Старец постоял немного, с грустью посмотрел на Старпома, потом повернулся и пошел, вздымая пыль. Удивительная все-таки у него дорога. Над ней ни солнца, ни звезд, ни луны — одна бездонная пустота. И в то же время лучи, палящие и яркие солнечные лучи, словно ниоткуда, падали на иссушенную колею, на холмы, где искрились травы и шелестели листвой кусты. Я расслышал даже звон кузнечиков, упоенно славящих полуденный зной. Да и дед — отчаяннейший жизнелюб, и ему по душе жара. Мила она ему, видимо, по затерявшейся в дали времен вещественной жизни. На краю дороги протекал ручеек с чистой студеной водой. Старец присел, вытер со лба пот, набрал в котелок воды, с видимым удовольствием попил и снова не спеша потопал дальше. За одним из поворотов, за холмиком с одиноким кустом скрылся, оставив свою мечту-дорогу Старпому: надумает — догонит. А тот поник головой и снова горько задумался.
Я покинул великого мученика и горемыку и вернулся на планету несколько успокоенный. Нет, ни один человек, ни один сочинитель не смог бы придумать такие вселенские страдания — мои и Старпома. Не легенды мы с ним, не выдумка.
А кто? И опять мучительный вопрос этот зашевелился во мне, заерзал с нестерпимой силой. Да, я не камень Спинозы, не выдумка. Это ясно. Теперь меня волновало другое, и главное: что такое человек вообще, его телесное и бестелесное состояние, какое место он занимает в мире, о котором, кстати, тоже нельзя сказать с полной уверенностью — есть он или нет?
Сыграв в утренних туманах на свирели, я на весь день, подобно Заратустре, уходил в полюбившиеся мне горы. Но не Заратустрой я себя чувствовал, не уверенным в себе сверхчеловеком, а существом жалким, пришибленным грудой сомнений. Побродив по снежным вершинам, я спускался чуть ниже, в альпийские луга, садился на камень и задумывался о природе всего сущего, о себе…

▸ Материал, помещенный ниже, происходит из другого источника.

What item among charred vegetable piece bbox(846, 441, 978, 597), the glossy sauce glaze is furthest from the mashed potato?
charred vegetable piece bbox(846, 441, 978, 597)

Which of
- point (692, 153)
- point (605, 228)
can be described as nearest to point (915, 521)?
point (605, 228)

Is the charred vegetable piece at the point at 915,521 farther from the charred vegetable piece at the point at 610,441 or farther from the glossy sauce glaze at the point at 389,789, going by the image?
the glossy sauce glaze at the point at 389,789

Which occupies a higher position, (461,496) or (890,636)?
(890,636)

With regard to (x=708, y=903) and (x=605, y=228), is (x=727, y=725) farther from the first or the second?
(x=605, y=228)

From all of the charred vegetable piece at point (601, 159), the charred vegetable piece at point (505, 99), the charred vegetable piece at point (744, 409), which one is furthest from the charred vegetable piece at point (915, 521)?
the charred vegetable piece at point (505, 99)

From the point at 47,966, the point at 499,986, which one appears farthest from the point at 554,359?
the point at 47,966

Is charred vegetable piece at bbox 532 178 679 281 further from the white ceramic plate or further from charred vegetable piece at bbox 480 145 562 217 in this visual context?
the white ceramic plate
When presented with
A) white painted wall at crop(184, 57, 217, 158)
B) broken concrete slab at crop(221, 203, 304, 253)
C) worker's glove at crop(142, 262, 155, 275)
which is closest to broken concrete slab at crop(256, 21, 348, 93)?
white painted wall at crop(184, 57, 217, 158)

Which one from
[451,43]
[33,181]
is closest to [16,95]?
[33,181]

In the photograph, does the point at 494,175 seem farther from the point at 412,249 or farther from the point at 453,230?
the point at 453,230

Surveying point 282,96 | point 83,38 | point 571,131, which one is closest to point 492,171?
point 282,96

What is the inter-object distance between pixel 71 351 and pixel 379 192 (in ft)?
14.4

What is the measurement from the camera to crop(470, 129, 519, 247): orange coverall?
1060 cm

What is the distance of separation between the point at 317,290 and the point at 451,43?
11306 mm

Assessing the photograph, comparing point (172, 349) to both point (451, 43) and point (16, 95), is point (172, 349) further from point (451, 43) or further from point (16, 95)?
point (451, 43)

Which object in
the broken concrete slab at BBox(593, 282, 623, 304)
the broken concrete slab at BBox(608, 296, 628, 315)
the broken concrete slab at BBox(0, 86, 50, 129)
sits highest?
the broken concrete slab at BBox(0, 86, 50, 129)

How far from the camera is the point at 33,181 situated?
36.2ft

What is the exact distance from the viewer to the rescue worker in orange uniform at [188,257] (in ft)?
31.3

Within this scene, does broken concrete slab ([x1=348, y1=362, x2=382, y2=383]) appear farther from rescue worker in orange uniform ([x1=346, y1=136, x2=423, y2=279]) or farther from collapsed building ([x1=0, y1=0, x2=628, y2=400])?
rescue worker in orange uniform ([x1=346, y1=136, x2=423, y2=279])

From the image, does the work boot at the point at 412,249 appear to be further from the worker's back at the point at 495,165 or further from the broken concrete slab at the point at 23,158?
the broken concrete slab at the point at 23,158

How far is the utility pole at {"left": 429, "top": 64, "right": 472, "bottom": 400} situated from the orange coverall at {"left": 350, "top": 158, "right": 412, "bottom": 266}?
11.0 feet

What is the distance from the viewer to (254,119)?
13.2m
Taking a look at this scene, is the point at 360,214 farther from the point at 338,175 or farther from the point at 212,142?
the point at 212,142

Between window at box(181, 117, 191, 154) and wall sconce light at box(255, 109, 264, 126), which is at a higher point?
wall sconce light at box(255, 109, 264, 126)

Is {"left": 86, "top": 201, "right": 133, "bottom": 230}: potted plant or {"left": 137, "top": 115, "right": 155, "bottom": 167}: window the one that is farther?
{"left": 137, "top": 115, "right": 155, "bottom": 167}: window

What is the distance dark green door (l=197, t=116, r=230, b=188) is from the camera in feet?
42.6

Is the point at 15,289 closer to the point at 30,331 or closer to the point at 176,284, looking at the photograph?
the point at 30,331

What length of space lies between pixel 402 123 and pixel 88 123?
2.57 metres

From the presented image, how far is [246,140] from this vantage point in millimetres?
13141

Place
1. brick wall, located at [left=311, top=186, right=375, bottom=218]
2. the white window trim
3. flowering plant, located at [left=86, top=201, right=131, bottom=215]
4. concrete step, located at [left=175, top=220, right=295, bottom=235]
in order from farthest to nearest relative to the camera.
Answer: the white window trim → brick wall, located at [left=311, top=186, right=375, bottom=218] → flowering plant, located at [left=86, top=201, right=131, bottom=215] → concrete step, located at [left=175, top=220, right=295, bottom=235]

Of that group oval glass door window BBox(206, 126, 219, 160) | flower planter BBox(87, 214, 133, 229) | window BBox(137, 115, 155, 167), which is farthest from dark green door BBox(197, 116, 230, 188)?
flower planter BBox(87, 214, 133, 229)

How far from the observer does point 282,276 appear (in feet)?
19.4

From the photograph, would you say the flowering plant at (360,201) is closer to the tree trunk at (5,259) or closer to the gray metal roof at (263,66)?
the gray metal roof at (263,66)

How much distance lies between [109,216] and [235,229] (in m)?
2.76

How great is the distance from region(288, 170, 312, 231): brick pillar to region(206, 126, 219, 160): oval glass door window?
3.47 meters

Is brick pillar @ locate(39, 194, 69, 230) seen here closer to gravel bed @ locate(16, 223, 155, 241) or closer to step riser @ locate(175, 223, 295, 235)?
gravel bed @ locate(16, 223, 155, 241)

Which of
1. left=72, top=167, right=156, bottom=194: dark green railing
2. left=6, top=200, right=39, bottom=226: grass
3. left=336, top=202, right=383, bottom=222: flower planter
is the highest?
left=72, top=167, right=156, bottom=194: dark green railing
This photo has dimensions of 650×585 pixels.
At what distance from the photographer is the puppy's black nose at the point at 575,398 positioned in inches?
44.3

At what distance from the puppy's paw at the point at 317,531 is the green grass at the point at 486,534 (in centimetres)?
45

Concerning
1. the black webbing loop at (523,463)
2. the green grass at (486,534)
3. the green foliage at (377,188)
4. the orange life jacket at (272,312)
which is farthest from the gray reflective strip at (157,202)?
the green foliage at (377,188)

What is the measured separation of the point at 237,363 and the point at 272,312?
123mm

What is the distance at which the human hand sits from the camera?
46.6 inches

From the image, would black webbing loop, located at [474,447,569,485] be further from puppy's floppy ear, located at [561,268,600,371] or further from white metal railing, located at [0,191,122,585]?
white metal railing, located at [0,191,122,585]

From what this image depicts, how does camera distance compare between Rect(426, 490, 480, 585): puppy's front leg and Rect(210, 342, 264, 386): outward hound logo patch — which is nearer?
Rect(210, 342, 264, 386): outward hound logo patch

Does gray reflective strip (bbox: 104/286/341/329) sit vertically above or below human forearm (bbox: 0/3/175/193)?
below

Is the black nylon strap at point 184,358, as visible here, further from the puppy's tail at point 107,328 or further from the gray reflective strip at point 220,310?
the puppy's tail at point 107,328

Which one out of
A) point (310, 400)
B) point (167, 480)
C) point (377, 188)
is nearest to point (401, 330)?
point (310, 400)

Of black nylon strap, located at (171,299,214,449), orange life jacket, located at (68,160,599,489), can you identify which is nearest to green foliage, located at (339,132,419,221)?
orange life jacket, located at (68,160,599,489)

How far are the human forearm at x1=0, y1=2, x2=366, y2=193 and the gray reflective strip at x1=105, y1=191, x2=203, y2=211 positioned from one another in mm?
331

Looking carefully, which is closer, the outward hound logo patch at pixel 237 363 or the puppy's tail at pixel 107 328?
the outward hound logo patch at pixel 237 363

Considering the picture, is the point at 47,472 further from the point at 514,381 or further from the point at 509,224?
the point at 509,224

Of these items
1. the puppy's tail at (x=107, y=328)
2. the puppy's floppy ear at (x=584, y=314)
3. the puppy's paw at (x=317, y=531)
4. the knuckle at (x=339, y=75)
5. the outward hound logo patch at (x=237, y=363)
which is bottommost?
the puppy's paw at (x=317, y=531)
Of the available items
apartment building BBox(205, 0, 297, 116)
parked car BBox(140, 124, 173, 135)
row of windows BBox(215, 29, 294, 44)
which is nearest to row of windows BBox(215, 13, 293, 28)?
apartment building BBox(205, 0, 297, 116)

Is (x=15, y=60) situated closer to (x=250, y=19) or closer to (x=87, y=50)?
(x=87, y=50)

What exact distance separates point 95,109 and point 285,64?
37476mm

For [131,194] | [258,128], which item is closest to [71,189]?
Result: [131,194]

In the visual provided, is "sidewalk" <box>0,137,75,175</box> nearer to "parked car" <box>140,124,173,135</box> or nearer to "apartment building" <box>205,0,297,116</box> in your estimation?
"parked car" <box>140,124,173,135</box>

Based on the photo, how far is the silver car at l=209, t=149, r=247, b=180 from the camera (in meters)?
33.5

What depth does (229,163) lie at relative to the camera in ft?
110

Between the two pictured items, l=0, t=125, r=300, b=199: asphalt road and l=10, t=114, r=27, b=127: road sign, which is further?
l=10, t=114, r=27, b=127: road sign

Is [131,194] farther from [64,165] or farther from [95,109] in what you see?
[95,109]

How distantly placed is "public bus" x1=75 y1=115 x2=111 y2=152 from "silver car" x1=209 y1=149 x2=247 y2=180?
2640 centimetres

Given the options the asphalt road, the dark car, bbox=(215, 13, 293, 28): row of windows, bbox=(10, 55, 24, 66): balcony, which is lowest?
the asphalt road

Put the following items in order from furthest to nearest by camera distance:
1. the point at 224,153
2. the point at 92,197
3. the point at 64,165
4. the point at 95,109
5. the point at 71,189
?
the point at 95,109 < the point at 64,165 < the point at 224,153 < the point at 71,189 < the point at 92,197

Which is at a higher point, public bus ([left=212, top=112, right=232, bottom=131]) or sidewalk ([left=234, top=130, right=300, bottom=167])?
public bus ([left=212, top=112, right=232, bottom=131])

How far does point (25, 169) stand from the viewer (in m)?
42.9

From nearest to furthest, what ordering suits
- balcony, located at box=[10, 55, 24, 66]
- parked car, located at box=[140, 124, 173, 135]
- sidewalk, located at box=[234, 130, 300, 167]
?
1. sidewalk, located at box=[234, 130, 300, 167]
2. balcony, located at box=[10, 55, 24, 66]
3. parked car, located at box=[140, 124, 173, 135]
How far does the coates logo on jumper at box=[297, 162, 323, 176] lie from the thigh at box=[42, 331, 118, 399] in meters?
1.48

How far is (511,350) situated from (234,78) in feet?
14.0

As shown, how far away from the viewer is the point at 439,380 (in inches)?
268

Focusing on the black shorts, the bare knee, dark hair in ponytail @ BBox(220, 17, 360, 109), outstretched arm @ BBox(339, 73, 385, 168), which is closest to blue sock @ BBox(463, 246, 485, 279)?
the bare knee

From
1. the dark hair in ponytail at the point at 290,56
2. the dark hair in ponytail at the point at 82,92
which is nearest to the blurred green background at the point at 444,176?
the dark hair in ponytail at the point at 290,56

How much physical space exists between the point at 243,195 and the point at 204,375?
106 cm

Предположим, — хотя это и невероятно, ведь мое вечное «Я» есть и будет всегда, — но все же предположим, что мое бестелесное состояние — фикция, мираж. Во всяком случае, нечто производное, вторичное по отношению к телесному, грубо материальному. Тогда что такое человек — это первичное и земное? Вот и сижу сейчас на камне и думаю об этом, думаю…
Хорошо мудрецам, не знавшим никаких сомнений, особенно так называемым последовательным материалистам вроде Великого Вычислителя. Они уверены, что человек — это просто кожаный мешок, напичканный всяческими реактивами. Человек — химический фокус. И все! И не надо, дескать, мучаться, искать какой-то великий смысл. Есть только один конец палки — великая бессмыслица. И в самом деле, какая может идти речь о Боге, о бессмертном духе, если внутренний мир человека, его высокие мысли и его светозарные мечты — всего лишь химические реакции, которые могут и в пробирке получаться.
Один из таких философов, живший на этой планете (кажется, Ипполит Тэн), так и писал: «Пороки и добродетель — такие же продукты, как купорос и сахар». Ну как не позавидуешь такому мудрецу или тургеневскому Базарову, который проводил на лягушках свои нехитрые опыты. Дергает лапкой лягушка — вот так, дескать, и человек реагирует на раздражения внешнего мира своими «лапками» — научными теориями, философскими доктринами, бессмертными творениями искусства. До чего все просто. Завидно!
Завидую я и солдафонам с марксистско-ленинским казарменным мышлением. Им тоже все ясно: Бога нет, а есть рефлексы…
Мне же, к сожалению, ничего не ясно. Наступает вечер, зажигаются звезды. И я, подняв взор к небу, вопрошаю не Бога, — его, вероятно, и в самом деле нет, — я вопрошаю две реальные вещи, которые, по выражению Канта и моего капитана, «наполняют душу удивлением и благоговением — звездное небо надо мной и нравственный закон во мне».
Так что же такое нравственный и духовный мир во мне? Комбинация купороса и сахара? Кучка гниющего, химически активного навоза?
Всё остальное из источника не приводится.